The results from CheckMate-026 and KEYNOTE-001 beg the question, “Does measuring PD-L1 expression matter to determine if a favorable result will occur?” Currently, the efficacy and economic data suggest that monitoring for PD-L1 expression may be worthwhile in determining whether to utilize an immune checkpoint inhibitor in advanced NSCLC. Although nivolumab did not meet its PFS endpoint as first-line therapy in the patients with advanced NSCLC, additional analyses are underway to determine whether raising the PD-L1 expression threshold can identify patients more likely to benefit from treatment and other trials are ongoing to determine whether nivolumab combined with other treatments yields clinical benefits in the second-line treatment of NSCLC. This will be further compounded by the introduction of PD-1/PD-L1-directed therapy in the first-line setting in NSCLC. With the approval of pembrolizumab in the first-line setting, we are now seeing an evolution in the role of PD-1-directed therapy. Pembrolizumab is approved under very specific indications in the first-line setting, with the most important being the requirement of >50% PD-L1 expression.41 It is important to recognize that this may only represent a small proportion of patients who express this level of PD-L1 (~25% of those screened).41 In contrast, the original nivolumab trials did not require expression to utilize nivolumab for treatment. The available evidence in lung cancer suggests that PD-L1 expression is not only a predictor of response, but it will also be a requirement for future drug approval in order to compete with pembrolizumab’s place in therapy.

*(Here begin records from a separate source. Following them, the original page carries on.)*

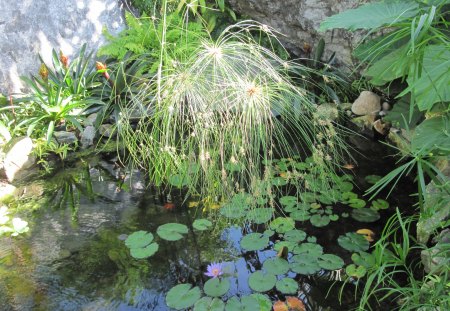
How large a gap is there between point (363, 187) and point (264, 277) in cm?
110

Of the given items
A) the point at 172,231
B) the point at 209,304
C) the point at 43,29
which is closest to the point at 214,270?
the point at 209,304

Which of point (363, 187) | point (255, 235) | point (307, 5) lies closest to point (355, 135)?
point (363, 187)

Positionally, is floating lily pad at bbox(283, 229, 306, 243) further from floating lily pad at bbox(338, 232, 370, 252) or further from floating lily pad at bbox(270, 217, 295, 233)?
floating lily pad at bbox(338, 232, 370, 252)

Trials are underway evaluating the combination of nivolumab and ipilimumab, or platinum chemotherapeutic agents, or erlotinib for treatment-naive advanced NSCLC.48 Interestingly, nivolumab is also being evaluated in early-stage NSCLC as adjuvant therapy postsurgery and chemotherapy.56,57 Ultimately, the combinations and possibilities with nivolumab for NSCLC are multiple, and the findings from these current as well as future research efforts will clarify the role of nivolumab in the management of NSCLC.
The authors report no conflicts of interest in this work.